[Stored records]
»»

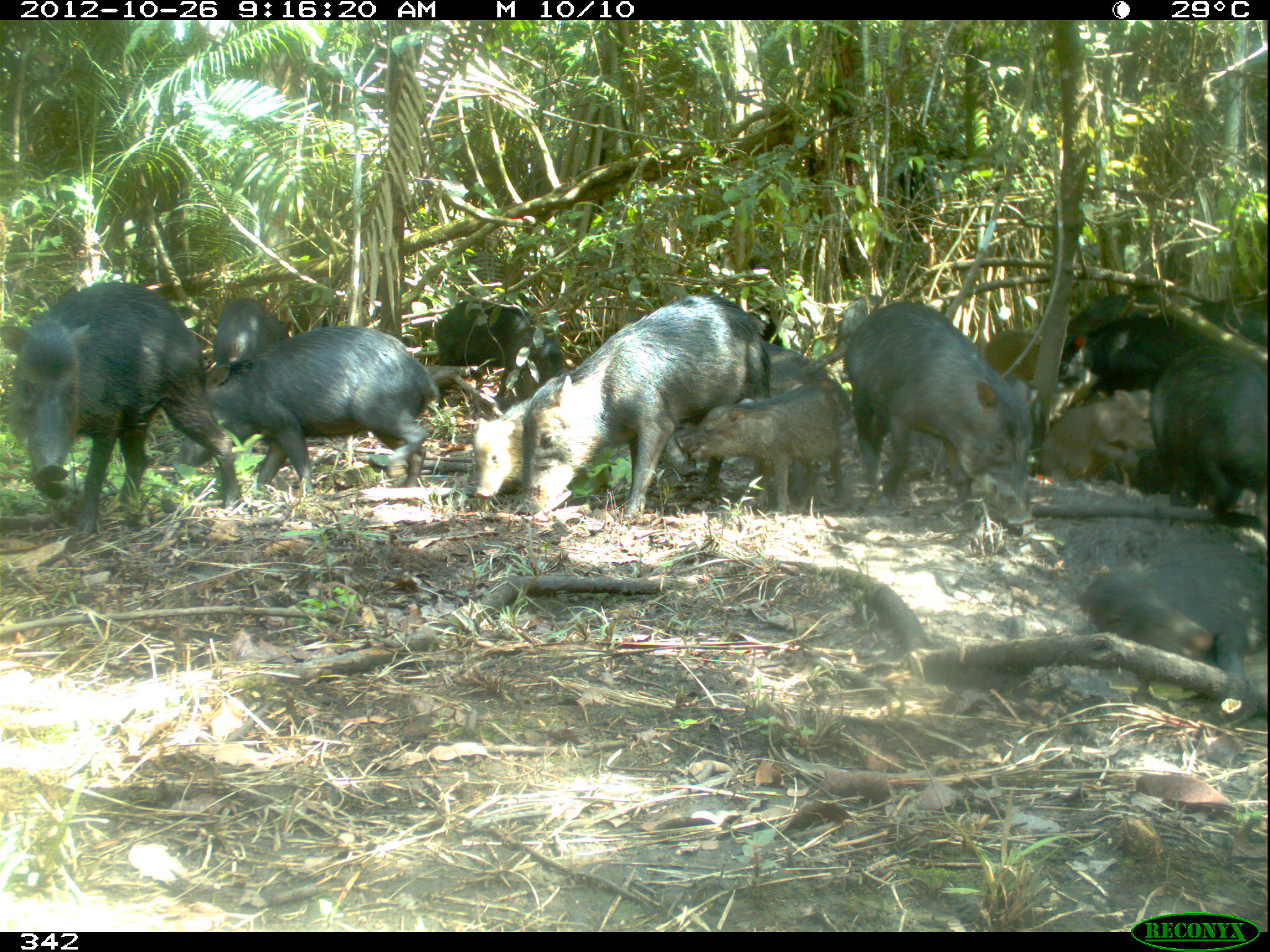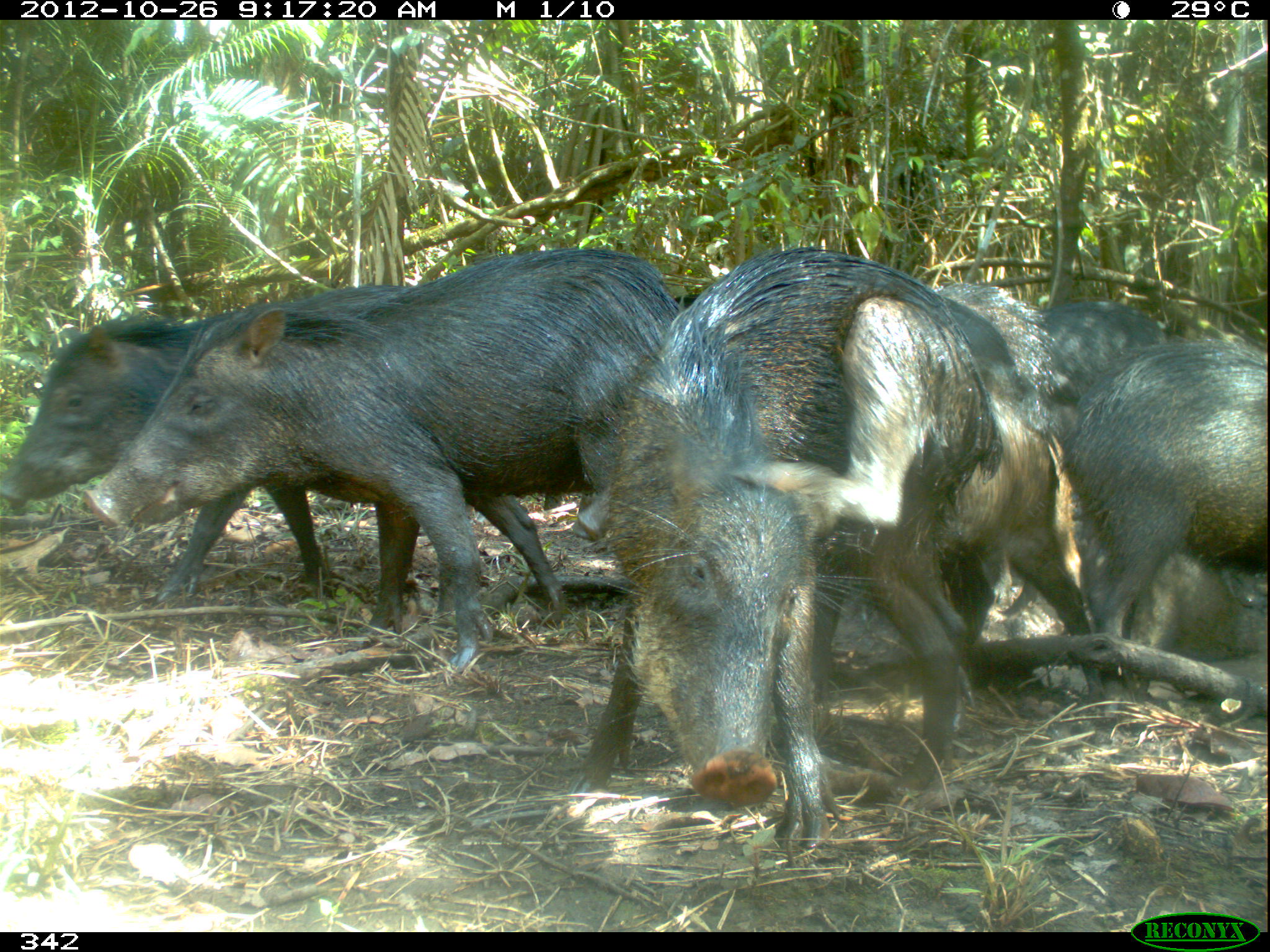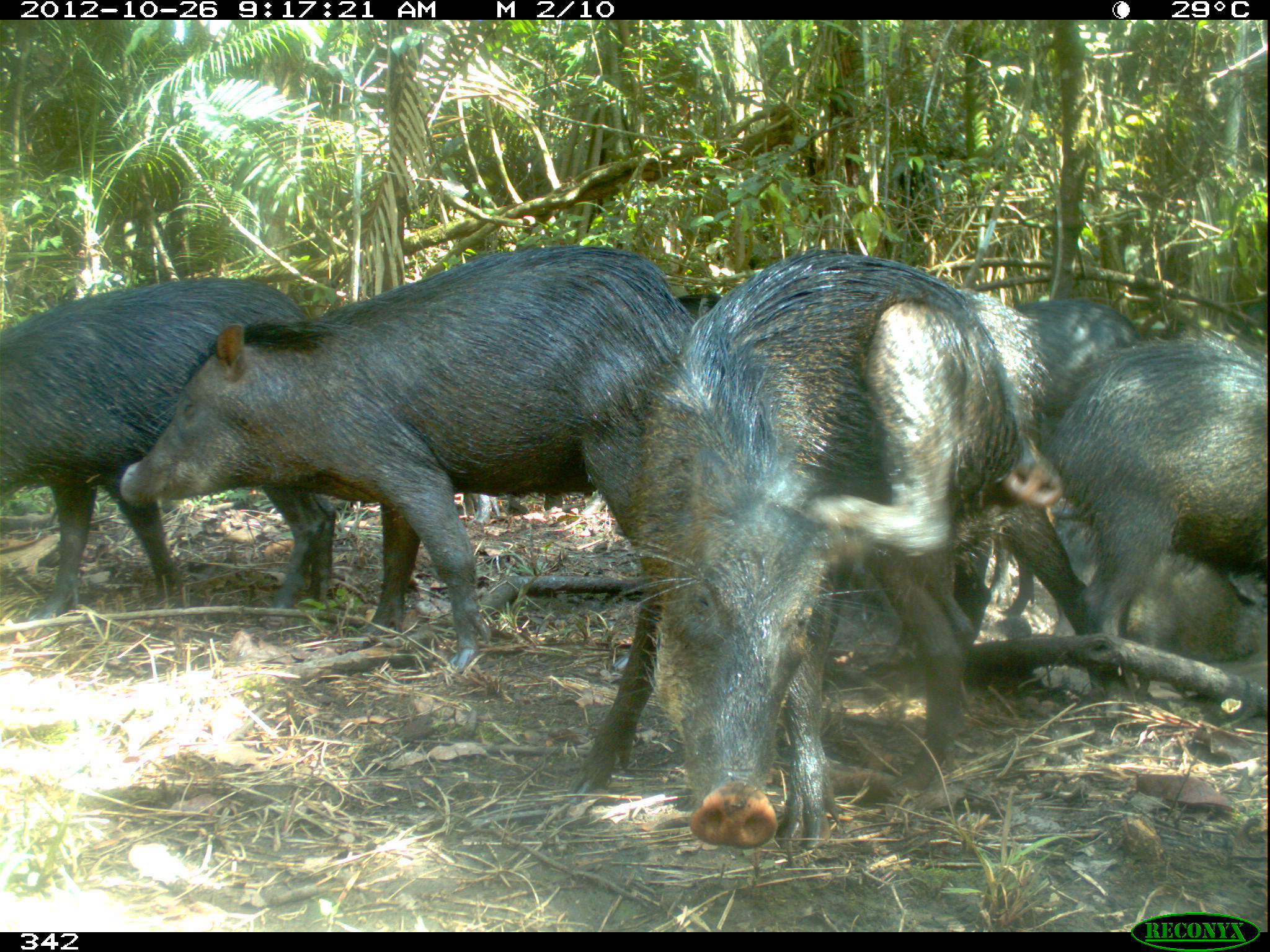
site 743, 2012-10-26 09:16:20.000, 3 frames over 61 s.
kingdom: Animalia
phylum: Chordata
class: Mammalia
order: Artiodactyla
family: Tayassuidae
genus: Tayassu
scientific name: Tayassu pecari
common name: white-lipped peccary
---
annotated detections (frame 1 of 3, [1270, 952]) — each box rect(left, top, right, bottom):
tayassu pecari: rect(0, 279, 234, 541); rect(517, 298, 765, 509); rect(186, 321, 434, 502); rect(847, 297, 1027, 533); rect(1077, 540, 1269, 716); rect(666, 338, 856, 472); rect(1147, 344, 1267, 525); rect(686, 386, 852, 505); rect(1061, 298, 1270, 387); rect(426, 296, 562, 403); rect(1029, 386, 1152, 497); rect(465, 386, 538, 498); rect(211, 292, 286, 371); rect(981, 309, 1052, 384); rect(833, 295, 894, 337)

««

### Exercise
Starting at the line that contains "phylum: Chordata", return every line through the last one above, exactly as written.

### Task result
phylum: Chordata
class: Mammalia
order: Artiodactyla
family: Tayassuidae
genus: Tayassu
scientific name: Tayassu pecari
common name: white-lipped peccary
---
annotated detections (frame 1 of 3, [1270, 952]) — each box rect(left, top, right, bottom):
tayassu pecari: rect(0, 279, 234, 541); rect(517, 298, 765, 509); rect(186, 321, 434, 502); rect(847, 297, 1027, 533); rect(1077, 540, 1269, 716); rect(666, 338, 856, 472); rect(1147, 344, 1267, 525); rect(686, 386, 852, 505); rect(1061, 298, 1270, 387); rect(426, 296, 562, 403); rect(1029, 386, 1152, 497); rect(465, 386, 538, 498); rect(211, 292, 286, 371); rect(981, 309, 1052, 384); rect(833, 295, 894, 337)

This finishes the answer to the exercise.